◆ WORK INSTRUCTIONS
Write out, word for word, the part of the entries below that opens with the line containing "In terms of real-world" and closes with the last line of the entries, including both of those lines.

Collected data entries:
=====
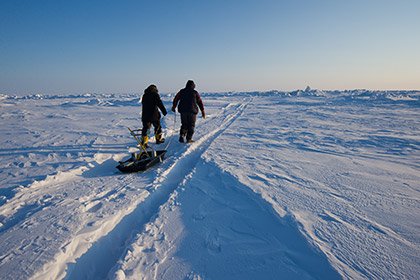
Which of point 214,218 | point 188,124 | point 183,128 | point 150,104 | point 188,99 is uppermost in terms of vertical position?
point 188,99

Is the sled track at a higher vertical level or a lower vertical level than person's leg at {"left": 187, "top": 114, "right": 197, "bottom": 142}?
Answer: lower

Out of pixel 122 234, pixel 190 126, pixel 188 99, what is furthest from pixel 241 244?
pixel 188 99

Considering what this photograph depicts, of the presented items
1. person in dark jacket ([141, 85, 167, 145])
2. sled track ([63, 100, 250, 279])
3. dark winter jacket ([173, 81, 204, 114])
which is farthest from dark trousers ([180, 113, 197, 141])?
sled track ([63, 100, 250, 279])

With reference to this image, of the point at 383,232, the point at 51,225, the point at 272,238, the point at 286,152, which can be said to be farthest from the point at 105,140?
the point at 383,232

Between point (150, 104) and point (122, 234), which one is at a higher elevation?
point (150, 104)

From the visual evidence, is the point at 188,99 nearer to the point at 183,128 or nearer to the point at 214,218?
the point at 183,128

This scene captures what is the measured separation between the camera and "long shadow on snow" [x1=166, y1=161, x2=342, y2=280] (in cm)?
160

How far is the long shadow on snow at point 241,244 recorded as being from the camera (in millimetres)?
1596

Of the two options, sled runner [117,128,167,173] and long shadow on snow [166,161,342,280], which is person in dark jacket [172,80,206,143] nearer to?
sled runner [117,128,167,173]

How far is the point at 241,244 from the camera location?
6.16ft

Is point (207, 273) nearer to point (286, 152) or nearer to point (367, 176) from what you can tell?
point (367, 176)

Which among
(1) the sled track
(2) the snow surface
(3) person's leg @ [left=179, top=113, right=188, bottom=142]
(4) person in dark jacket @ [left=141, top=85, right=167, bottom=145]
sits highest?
(4) person in dark jacket @ [left=141, top=85, right=167, bottom=145]

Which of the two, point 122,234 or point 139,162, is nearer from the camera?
point 122,234

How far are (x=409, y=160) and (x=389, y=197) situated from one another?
2355mm
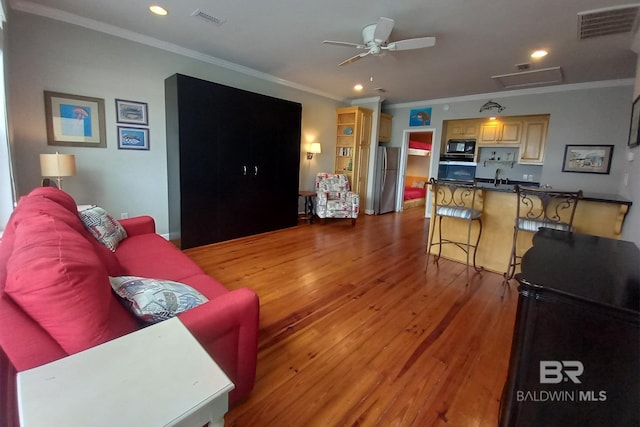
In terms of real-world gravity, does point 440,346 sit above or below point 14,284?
below

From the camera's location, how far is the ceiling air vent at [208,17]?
280 centimetres

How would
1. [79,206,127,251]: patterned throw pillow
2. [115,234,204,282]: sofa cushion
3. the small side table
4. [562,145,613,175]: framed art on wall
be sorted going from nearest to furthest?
1. [115,234,204,282]: sofa cushion
2. [79,206,127,251]: patterned throw pillow
3. [562,145,613,175]: framed art on wall
4. the small side table

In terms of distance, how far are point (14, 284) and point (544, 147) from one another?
6.63 metres

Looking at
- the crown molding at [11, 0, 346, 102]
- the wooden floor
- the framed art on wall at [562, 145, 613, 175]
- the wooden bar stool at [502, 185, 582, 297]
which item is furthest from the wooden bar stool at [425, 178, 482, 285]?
=====
◆ EXERCISE OUTPUT
In terms of real-world gravity, does point 440,346 sit above or below point 14,284?
below

From the camera's location, how far is the ceiling air vent at [208,17]?
280 centimetres

How would
1. [79,206,127,251]: patterned throw pillow
2. [115,234,204,282]: sofa cushion
3. the small side table
4. [562,145,613,175]: framed art on wall
be sorted going from nearest to furthest?
1. [115,234,204,282]: sofa cushion
2. [79,206,127,251]: patterned throw pillow
3. [562,145,613,175]: framed art on wall
4. the small side table

In terms of distance, how far are point (14, 284) and point (544, 147) from one another?
6.63 metres

Looking at
- the crown molding at [11, 0, 346, 102]
- the wooden floor
- the framed art on wall at [562, 145, 613, 175]
- the wooden bar stool at [502, 185, 582, 297]
which item is furthest from the wooden bar stool at [425, 178, 482, 285]?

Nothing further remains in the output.